No Brasil, a sugerida operação criaria uma empresa com mais de 60% de mercado e, dadas as condições estruturais do setor brasileiro, é forçoso reconhecer que, caso aprovada esta fusão, o consumidor seria prejudicado.

Aliás, estudo do Cade[2] de 2017 já apontava que o nível de concentração vigente no mercado de aviação comercial era preocupante. De acordo com o órgão, o setor aéreo no Brasil apresenta um conjunto de condições que limita a competição. Barreiras legais à entrada, limitação de infraestrutura em aeroportos coordenados e altos níveis de investimento para a operação, por si só, criam um ambiente oligopolizado.

Nos EUA, há mais de cinco empresas. No Brasil, há apenas três, que dominam os principais aeroportos. Some-se a isso o fato de o setor envolver características de economia de rede, que dificultam a entrada de um competidor efetivo no curto prazo. Não por menos existe a Anac, órgão regulador, que deve minimizar as falhas de mercado.

Dada a elevadíssima probabilidade de exercício de poder de mercado pela nova empresa originada, qualquer concentração estrutural traz sérios prejuízos ao brasileiro que viaja de avião. Logo, a única justificativa para a aprovação dessa fusão seria a comprovação irrefutável de que a “não fusão” (contrafactual) prejudicaria ainda mais o consumidor, o que nos obrigaria a avaliar dois aspectos: (i) as eficiências geradas; e (ii) a possibilidade de uma das firmas (ou as duas) falirem.

No primeiro caso, há que se analisar de forma minuciosa se as eficiências sugeridas seriam cumulativamente: (1) específicas da operação, (2) verificáveis por meios razoáveis e prováveis, (3) repassadas ao consumidor e (4) passíveis de se materializarem em menos de 2 anos.

Como se percebe, os pré-requisitos não são triviais.
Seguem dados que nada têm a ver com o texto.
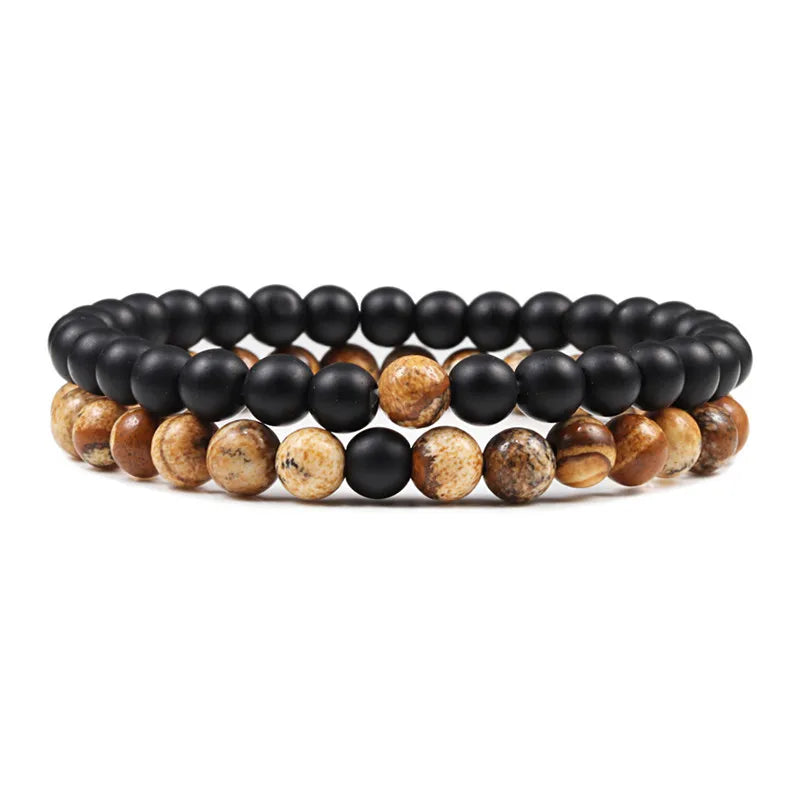DANA Set Lava Stone Tiger Bracelets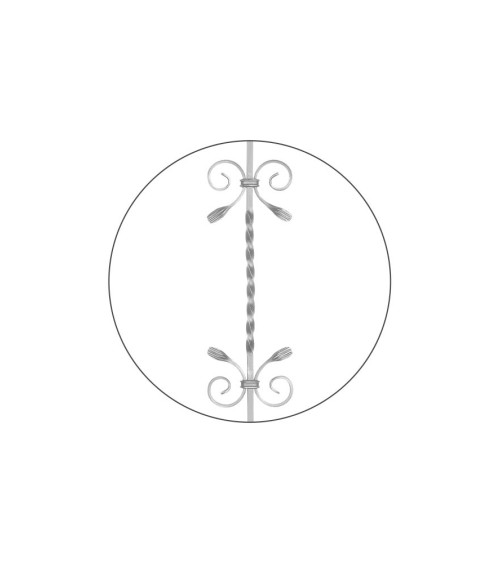 Balaustre Forjado Entorchado Doble Ces Cola Pez Cuadrado 12 mm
Falar de “economia nas compras”, por exemplo, não é aceitável, na medida que se caracterizariam como economias pecuniárias, com disputa de margem ao longo da cadeia. Tampouco é razoável o argumento de que se terá uma “empresa forte nacional”. Primeiro, porque todas elas têm capital estrangeiro (ainda bem!). Segundo, porque este velho filme já foi visto na história brasileira sem ganhos para o consumidor (Varig é um dos casos).
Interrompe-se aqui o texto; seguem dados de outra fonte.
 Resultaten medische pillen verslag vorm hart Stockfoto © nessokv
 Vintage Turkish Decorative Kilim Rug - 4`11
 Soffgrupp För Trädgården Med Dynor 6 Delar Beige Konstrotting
Mais absurda ainda seria apresentar a defesa pela “tese da empresa falida”[3], que, pela jurisprudência americana e brasileira, precisaria passar pelos requisitos cumulativos:

  1. mostrar que a firma (supostamente falimentar) é incapaz de resolver suas obrigações financeiras no futuro próximo;
  2. demonstrar que ela não seria capaz de se reorganizar de forma bem-sucedida, sob o capítulo 11 da Lei Americana de falências;
  3. comprovar que a empresa fez esforços sem sucesso para conseguir alternativas razoáveis de aquisição de ativos da firma falida, de forma menos danosa à competição, para manter seus ativos tangíveis e intangíveis no mercado e;
  4. haver a confirmação de que sem a aquisição, os ativos da firma falida sairiam do mercado. Sendo a resposta “não” logo para o primeiro quesito, ainda que seja o mesmo para o resto, resta claro que não se trata de um caso como este.

Vale lembrar que tanto o argumento de eficiências quanto o da firma falida tornam-se ainda menos aceitáveis quando existe a possibilidade de a recuperação das duas empresas dar-se por meio de crescimento orgânico do mercado, como tem sido observado.
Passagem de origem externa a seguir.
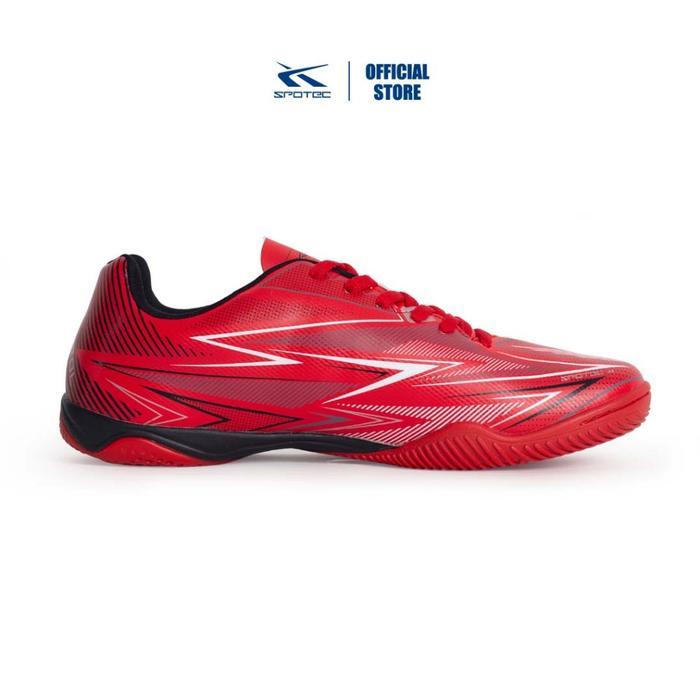 Spotec Indoor Velocity Sepatu Futsal Pria Wanita - Merah Hitam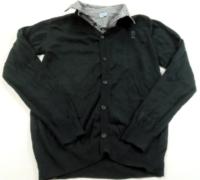Černý svetr s košilí zn. F&F 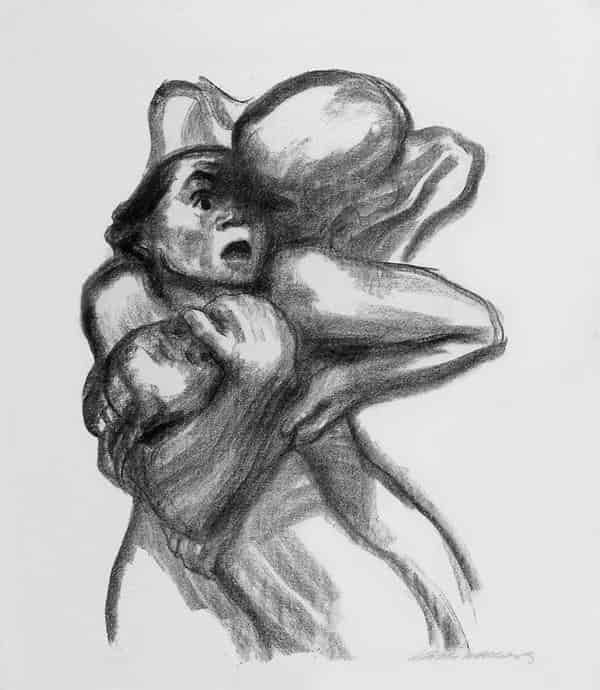 Käthe Kollwitz: Tod packt eine Frau, 1934, Kreidelithographie; Stadtmuseum Tübingen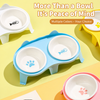 Ceramic Double Cat Bowls with Stand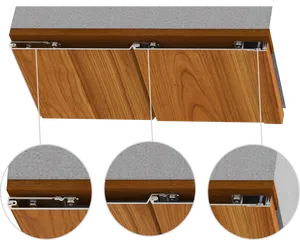 Panneaux de soffite en aluminium <span class=keywords><strong>extrudé</strong></span> à effet bois pour <span class=keywords><strong>plafond</strong></span> extérieur - Product Image 3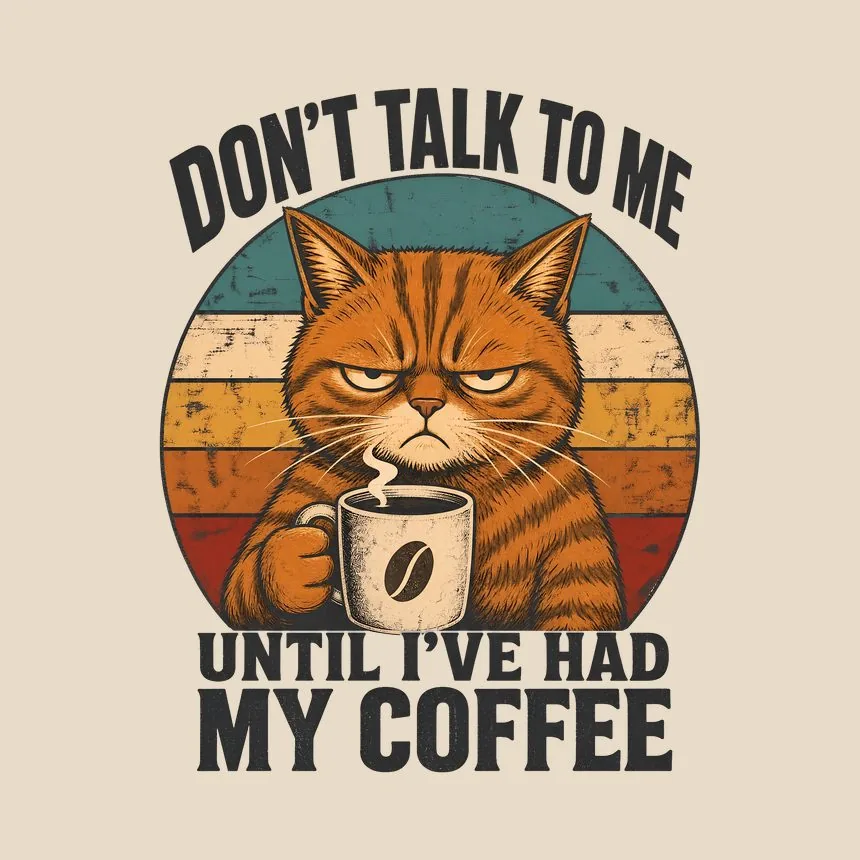 Don't Talk To Me Before Coffee Cat Retro — funny cat throw pillow
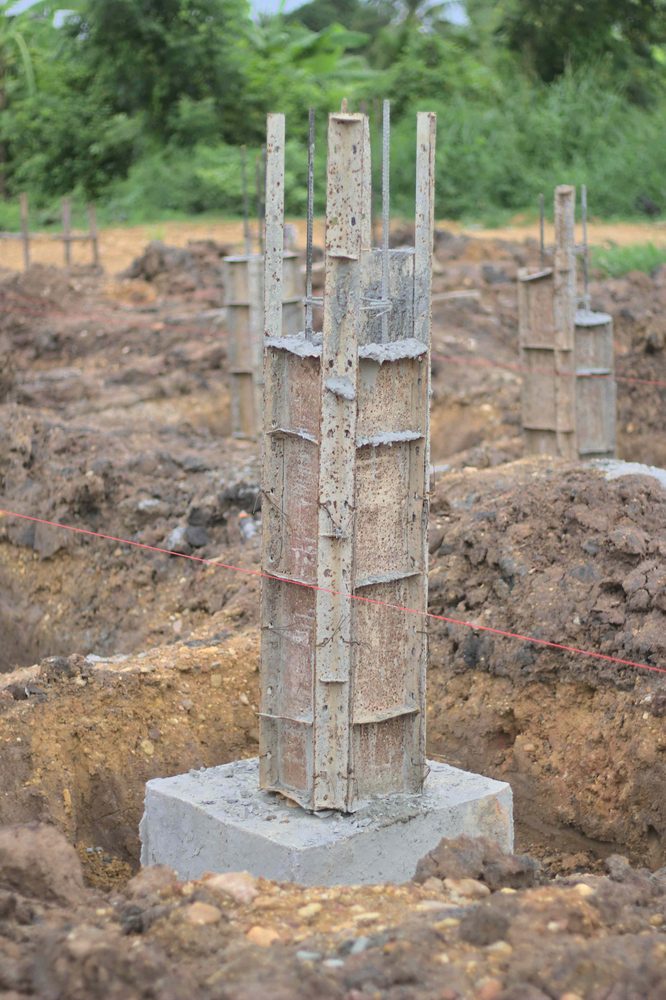 Concrete pier for home foundation construction Steel concrete formwork Pillar foundation pit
O setor, em 2024, apresentou a maior taxa média de ocupação desde 2002 (de 84%), início deste registro; e o volume de passageiros teve aumento de 5% em 2024, contra 2023, chegando a 93,4 milhões transportados, número próximo dos 95 milhões de 2014 (quantidade mais elevada observada até hoje).

Em suma, apesar de não haver argumentos econômicos que justifiquem esta fusão, nota-se que, desde 15 de janeiro a (con)fusão está no ar!


[1] Dados dos DREs das três empresas corroboram essa afirmação.

[2] https://cdn.cade.gov.br/Portal/centrais-de-conteudo/publicacoes/estudos-economicos/cadernos-do-cade/mercado-de-transporte-aereo-de-passageiros-e-cargas-2017.pdf

[3] Massimo Motta. Competition Theory: theory and practice, seção 5.1.